## Selected extract

^^^^^^^^^^^^^^^^

We analyzed the presence of nonlinear dynamics as a function of k values; however, the percentage of nonlinear series tends to be constant for diverse values of k in both conditions. This result could be associated with the high stability that has been reported by the authors who introduced PhEn for different k values [13].

According to these authors, another advantage of PhEn is that it is sensitive to time irreversibility [13]. Our PhEn results of suggest that uterine contractions during TT and P seem to be temporally irreversible as well (Figure 7). This finding is in line with previous results suggesting that the property of time irreversibility is a strong characteristic of uterine contractions [35]. However, P contractions seem to be less time-irreversible than TT, which is consistent with the slightly higher number of series showing nonlinear dynamics that we found in TT.

4.3. Future Work and Limitations of the Study

Monitoring contractions during labor is usually performed by external tocodynamometry in the clinical practice; however, this approach can be difficult or even impossible to perform in some patients [36]. In this respect, the EHG has emerged as a new non-invasive potential technique available for monitoring uterine activity. New parameters have been proposed for characterizing the EHG signals; such is the case of PhEn assessed in this study. We consider that future studies may involve the utilization of PhEn as a potential biomarker for evaluating the physiological onset of human labor or even analyzing preterm labor in clinical practice. Recent relevant studies suggest that nonlinear measures, compressibility in particular, may be useful in improving labor prediction as a complement to other parameters [37]. Additionally, PhEn could be incorporated into the current research of pattern recognition [38] of EHG data or even be included in some fetal and maternal analysis software [39,40].

At present, the interpretation and physiological meaning of PhEn is diverse. It does not simply measure the degree of compressibility of SODP since the sectors with high angles are privileged. For example, if all points are equally distributed in the SODP, PhEn will not be maximum owing to the higher weights attributed to higher sectors. PhEn is maximum when p(i) is uniform, and it is obtained when sectors become monotonically less populated.

Other limitations imply the inherent complexity of the EHG time series, because complexity differs from contraction to contraction, even in the same labor phase [41].

Given the small sample size in the present study owing to the inherent difficulty of successfully recording longitudinal electrohysterograms along gestation, our findings and interpretation should be confirmed and cautiously taken into consideration. A potential application of PhEn could be the detection of preterm labor based on the EHG signal dynamics. Finally, complementary studies should validate PhEn models in larger datasets of EHG with different lengths.

^^^^^^^^^^^^^^^^

## Problems to work on
**a.** Answer these questions from the PhEn excerpt:
(i) According to the excerpt, which contractions seem less time-irreversible, those during P or those during TT?
(ii) How is monitoring contractions during labor usually performed in clinical practice?
(iii) What reason does the excerpt give for the small sample size of the study?
**b.** Reproduce the part of the PhEn excerpt starting at "We analyzed the" and ending at "found in TT.".

^^^^^^^^^^^^^^^^

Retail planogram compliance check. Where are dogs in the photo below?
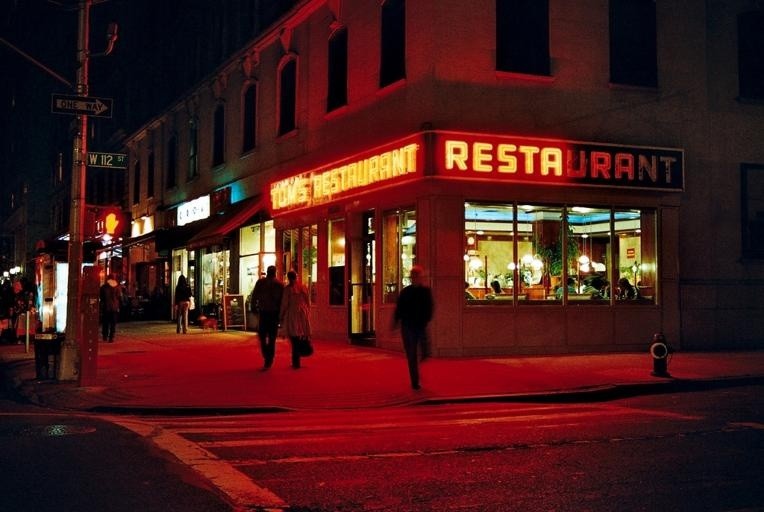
[198,316,219,336]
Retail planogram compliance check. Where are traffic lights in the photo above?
[100,207,122,237]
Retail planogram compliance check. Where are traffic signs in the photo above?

^^^^^^^^^^^^^^^^

## Solutions to the exercise
**a.**
(i) Contractions during P.
(ii) By external tocodynamometry.
(iii) The inherent difficulty of successfully recording longitudinal electrohysterograms along gestation.

**b.**
We analyzed the presence of nonlinear dynamics as a function of k values; however, the percentage of nonlinear series tends to be constant for diverse values of k in both conditions. This result could be associated with the high stability that has been reported by the authors who introduced PhEn for different k values [13].

According to these authors, another advantage of PhEn is that it is sensitive to time irreversibility [13]. Our PhEn results of suggest that uterine contractions during TT and P seem to be temporally irreversible as well (Figure 7). This finding is in line with previous results suggesting that the property of time irreversibility is a strong characteristic of uterine contractions [35]. However, P contractions seem to be less time-irreversible than TT, which is consistent with the slightly higher number of series showing nonlinear dynamics that we found in TT.